### RECORDS TO PROCESS
- - - - -

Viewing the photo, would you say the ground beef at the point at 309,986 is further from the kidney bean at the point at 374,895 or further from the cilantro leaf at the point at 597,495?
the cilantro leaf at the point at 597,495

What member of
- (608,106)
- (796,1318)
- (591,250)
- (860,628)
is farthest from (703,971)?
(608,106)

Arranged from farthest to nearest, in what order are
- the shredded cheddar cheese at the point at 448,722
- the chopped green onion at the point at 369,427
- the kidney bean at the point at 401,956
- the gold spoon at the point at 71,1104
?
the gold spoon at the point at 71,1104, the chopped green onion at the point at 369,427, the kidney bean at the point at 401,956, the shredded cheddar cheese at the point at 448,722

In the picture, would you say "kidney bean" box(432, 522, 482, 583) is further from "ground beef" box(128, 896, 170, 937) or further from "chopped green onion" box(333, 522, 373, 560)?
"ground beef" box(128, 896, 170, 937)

- - - - -

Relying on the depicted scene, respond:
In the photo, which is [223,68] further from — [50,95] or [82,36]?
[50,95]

- - - - -

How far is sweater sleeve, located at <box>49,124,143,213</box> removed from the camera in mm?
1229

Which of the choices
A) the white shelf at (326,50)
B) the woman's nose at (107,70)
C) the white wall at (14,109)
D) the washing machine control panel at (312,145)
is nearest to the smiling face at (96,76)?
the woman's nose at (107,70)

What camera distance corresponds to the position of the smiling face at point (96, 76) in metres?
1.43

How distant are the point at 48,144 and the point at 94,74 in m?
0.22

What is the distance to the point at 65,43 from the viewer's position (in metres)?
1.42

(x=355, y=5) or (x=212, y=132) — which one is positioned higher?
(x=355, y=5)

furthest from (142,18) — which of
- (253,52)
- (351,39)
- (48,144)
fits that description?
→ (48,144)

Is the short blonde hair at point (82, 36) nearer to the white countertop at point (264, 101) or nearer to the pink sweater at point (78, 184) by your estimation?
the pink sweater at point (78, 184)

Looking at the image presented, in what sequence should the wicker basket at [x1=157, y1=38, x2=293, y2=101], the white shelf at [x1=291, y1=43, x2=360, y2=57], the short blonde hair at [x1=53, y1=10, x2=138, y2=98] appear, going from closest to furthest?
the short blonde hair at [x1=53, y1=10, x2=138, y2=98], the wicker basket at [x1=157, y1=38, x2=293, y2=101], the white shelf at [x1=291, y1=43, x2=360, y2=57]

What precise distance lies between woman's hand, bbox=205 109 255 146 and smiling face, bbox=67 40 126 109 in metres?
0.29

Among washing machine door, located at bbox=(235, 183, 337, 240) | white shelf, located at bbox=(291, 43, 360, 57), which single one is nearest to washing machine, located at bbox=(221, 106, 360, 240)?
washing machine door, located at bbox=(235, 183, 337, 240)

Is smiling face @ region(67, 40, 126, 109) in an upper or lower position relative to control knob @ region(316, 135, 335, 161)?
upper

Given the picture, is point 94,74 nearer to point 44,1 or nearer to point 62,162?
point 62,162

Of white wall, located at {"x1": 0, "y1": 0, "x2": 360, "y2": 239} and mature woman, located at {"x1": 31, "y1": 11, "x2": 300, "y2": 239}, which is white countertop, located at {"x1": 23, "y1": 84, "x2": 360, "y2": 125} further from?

- - - - -

Rewrite the entries starting at the line that contains "Given the picture, is" and ending at the line that contains "Of white wall, located", changing "mature woman" to "older woman" and keeping everything else the same.

Given the picture, is point 94,74 nearer to point 44,1 or nearer to point 62,162?
point 62,162

Of white wall, located at {"x1": 0, "y1": 0, "x2": 360, "y2": 239} and older woman, located at {"x1": 31, "y1": 11, "x2": 300, "y2": 239}, which is white countertop, located at {"x1": 23, "y1": 84, "x2": 360, "y2": 125} further from?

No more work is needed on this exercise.